Testo selezionato
Invitati dal Comune di Ferrara, Silvia Vayra, Carlotta Moro e Filippo Irone hanno partecipato a una serie di incontri promossi dall’assessorato alle Pari Opportunità sul tema “Nuovi diritti nuove famiglie”. Questa è la lettera che ci hanno inviato per raccontarci cosa è successo.
Caro direttore, siamo stati invitati agli “incontri partecipati” promossi dal Comune di Ferrara (Assessorato alla Pubblica Istruzione, Formazione, Pari Opportunità) sul tema: “Nuovi diritti nuove famiglie, incontri partecipativi di discussione e raccolta proposte su convivenze, affetti, differenze discriminazioni” (ben 6 incontri). L’intenzione che ci è stata manifestata era quella di recepire osservazioni e proposte del mondo cattolico su questi temi, in una logica di confronto e dialogo. Abbiamo aderito con entusiasmo alla proposta. All’apertura il Sindaco ha introdotto i lavori sottolineando lo scopo e il metodo degli incontri: a tema ci dovevano essere i problemi vissuti dalle famiglie nel vivere quotidiano, seguendo un metodo operativo così dettagliato: «La Giunta ha deciso di non procedere con forza imponendo autoritariamente delle decisioni, ma in un dialogo aperto con le famiglie che possono esprimere le ragioni all’interno della vita sociale… mettendo a confronto tutta una serie di dati che entrano dentro il problema cercando di scoprire le ragioni profonde  delle diverse posizioni che su questo tema si confrontano… Prima di tutto è una esperienza di confronto. Fare un percorso di valorizzazione dell’esperienza che giri intorno alla maternità e alla paternità in maniera significativa».

Dati di origine
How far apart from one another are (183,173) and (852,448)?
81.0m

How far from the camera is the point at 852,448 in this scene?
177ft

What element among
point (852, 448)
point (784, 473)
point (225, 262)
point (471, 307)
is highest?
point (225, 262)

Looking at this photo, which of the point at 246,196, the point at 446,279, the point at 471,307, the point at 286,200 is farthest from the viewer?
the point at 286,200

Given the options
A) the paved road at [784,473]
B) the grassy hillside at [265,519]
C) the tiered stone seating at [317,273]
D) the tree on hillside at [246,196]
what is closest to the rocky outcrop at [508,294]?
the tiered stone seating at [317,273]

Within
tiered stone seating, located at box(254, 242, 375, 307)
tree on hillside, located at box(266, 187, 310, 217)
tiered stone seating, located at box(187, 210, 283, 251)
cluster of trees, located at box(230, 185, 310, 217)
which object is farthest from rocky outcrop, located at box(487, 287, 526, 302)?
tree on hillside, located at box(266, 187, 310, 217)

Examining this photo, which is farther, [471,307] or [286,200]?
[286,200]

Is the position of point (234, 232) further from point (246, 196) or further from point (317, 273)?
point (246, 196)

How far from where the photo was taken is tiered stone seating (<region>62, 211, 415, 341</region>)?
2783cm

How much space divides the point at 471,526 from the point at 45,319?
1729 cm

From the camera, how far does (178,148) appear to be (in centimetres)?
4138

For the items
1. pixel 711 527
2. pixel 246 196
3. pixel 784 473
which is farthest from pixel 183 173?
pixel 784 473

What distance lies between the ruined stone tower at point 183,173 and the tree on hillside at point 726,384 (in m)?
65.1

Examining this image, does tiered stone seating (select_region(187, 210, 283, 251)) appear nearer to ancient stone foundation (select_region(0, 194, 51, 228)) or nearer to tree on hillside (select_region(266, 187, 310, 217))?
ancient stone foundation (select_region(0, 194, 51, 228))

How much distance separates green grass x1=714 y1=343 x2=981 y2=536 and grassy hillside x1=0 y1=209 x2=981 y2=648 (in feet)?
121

* * *

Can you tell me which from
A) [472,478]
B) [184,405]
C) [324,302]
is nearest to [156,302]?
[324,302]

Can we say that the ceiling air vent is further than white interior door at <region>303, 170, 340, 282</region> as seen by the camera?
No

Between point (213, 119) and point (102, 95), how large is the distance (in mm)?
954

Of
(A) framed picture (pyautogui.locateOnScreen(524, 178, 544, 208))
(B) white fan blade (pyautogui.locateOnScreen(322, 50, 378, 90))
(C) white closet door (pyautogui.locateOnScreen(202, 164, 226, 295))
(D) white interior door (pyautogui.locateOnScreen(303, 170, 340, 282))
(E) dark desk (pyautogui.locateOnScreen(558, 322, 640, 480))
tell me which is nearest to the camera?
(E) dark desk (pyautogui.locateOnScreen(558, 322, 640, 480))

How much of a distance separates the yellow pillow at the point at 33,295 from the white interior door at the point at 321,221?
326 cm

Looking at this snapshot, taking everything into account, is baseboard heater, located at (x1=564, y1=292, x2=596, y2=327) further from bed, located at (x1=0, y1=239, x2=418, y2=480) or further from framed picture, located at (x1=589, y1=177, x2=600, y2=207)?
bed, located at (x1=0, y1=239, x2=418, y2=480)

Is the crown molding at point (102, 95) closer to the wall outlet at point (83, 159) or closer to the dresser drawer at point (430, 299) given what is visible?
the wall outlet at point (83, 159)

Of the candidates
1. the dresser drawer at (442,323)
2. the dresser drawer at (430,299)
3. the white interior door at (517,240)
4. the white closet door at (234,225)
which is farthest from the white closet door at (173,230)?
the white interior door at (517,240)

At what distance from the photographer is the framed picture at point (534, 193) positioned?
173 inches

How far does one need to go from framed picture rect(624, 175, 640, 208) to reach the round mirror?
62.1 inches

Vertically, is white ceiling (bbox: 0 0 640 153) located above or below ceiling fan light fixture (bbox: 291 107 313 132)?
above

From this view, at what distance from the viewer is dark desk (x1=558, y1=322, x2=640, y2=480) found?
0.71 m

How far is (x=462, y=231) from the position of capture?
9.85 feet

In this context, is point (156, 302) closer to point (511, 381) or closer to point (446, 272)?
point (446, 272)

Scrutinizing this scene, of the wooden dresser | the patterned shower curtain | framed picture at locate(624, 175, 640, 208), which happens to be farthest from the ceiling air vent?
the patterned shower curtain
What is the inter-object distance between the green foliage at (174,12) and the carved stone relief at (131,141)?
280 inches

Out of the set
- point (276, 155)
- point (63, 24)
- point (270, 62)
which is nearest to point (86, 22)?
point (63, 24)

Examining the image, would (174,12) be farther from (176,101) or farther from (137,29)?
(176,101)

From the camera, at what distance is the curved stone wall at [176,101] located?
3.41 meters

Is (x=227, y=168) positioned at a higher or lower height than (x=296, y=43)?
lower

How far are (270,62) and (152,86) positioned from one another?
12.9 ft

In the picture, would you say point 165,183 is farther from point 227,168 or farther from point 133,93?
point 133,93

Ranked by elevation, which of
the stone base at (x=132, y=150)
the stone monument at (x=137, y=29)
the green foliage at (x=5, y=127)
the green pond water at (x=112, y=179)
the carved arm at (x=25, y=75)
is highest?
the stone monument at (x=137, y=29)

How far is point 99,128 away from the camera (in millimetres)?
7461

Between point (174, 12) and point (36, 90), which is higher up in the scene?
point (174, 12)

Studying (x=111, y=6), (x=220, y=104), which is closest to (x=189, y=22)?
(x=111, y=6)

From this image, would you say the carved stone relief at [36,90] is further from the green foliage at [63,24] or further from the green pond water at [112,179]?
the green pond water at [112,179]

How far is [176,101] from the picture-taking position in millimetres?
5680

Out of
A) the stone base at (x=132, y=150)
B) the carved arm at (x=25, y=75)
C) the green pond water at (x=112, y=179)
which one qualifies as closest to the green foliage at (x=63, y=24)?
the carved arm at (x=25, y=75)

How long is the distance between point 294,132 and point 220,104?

--

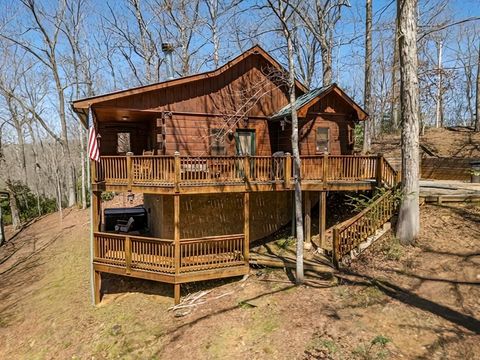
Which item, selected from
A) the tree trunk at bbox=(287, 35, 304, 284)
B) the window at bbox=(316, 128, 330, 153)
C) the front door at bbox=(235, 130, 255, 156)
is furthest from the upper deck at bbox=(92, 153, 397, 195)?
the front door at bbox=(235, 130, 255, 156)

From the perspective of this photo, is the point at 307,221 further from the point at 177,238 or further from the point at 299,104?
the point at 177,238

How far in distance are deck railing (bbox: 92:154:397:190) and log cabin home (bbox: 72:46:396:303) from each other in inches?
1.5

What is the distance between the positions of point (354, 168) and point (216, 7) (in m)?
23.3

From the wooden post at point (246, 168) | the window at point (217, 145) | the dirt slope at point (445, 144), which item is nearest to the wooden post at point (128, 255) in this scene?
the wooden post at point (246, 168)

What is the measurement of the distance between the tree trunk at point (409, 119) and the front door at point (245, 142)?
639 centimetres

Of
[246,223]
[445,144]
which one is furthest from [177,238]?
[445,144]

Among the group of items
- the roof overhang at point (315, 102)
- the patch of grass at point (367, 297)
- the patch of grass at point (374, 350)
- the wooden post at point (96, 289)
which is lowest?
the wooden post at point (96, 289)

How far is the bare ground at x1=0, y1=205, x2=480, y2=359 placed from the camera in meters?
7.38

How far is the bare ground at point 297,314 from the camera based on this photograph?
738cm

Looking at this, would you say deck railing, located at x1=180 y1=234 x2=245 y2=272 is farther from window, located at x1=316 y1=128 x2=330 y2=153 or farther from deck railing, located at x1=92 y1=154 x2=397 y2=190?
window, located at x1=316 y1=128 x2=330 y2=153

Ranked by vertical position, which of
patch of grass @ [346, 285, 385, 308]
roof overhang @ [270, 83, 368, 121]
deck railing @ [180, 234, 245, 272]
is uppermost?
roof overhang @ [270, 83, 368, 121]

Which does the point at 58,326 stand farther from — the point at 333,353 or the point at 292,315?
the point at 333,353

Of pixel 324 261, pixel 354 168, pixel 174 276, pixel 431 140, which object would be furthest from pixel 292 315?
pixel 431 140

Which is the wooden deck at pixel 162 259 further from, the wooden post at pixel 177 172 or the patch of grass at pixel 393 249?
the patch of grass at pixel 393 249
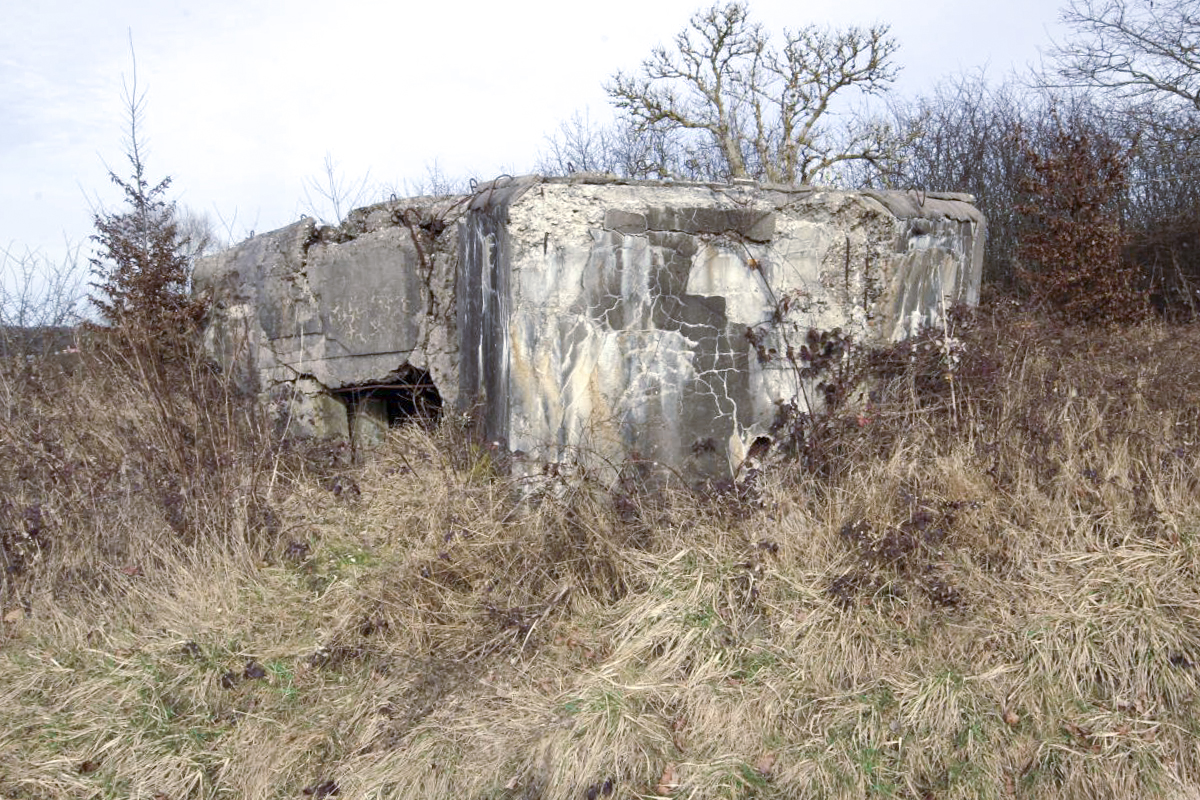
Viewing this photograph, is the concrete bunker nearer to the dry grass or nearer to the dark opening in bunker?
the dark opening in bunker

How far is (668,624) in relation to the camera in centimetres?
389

Consegna
Prosegui la lettera sugli incontri “Nuovi diritti nuove famiglie” promossi dal Comune di Ferrara, riprendendo subito dopo l’ultima frase riportata.

Risposta scritta
Si sono aperte le danze, ed è emerso subito tutto il desiderio di dialogare e di esprimere le proprie ragioni. Ma che sorpresa quando il giorno prima del secondo incontro arriva il “report” che – nelle note metodologiche redatte dalla “facilitatrice” – precisa lo scopo del percorso: unicamente quello di riempire di contenuto il registro delle unioni civili, con riconoscimento di tutele a favore delle copie omosessuali. Gli interventi che non vanno nella direzione di tali obiettivi non saranno ritenuti  pertinenti; non verranno inseriti nel documento finale inviato alla Giunta Comunale.
Anziché valorizzare tutti gli interventi e le posizioni, veniamo discriminati all’origine decidendo quali interventi siano pertinenti e quali no: se non condividi l’obiettivo già stabilito all’inizio dei lavori sei cancellato! Ma allora perché ci avete invitati?
L’unica cosa positiva, che l’istituzione non ha potuto eliminare, è stata l’emergere in molti dei partecipanti del desiderio di dialogare, di esprimere ragioni che partivano dalla comune esigenza di verità, di bene, di giustizia, che superava infinitamente il tentativo ideologico di incastrare la discussione dentro la scatola preconfezionata.
Non vogliamo essere trattati da burattini ma da persone, e per questo non ci servono incontri dove la nostra personalità e la nostra identità vengono censurate e represse, bensì luoghi in cui ci sentiamo provocati a riscoprire la nostra vocazione a vivere da uomini e donne impegnati con noi stessi e con la realtà. Questo per noi è il ruolo autentico che le Istituzioni devono garantire ai cittadini, certi che la comune radice umana potrà essere l’unico “facilitatore del dialogo”, e solo partendo da essa potrà nascere un’amicizia che supera le differenze, e aiuta a vivere da protagonisti la costruzione del bene comune.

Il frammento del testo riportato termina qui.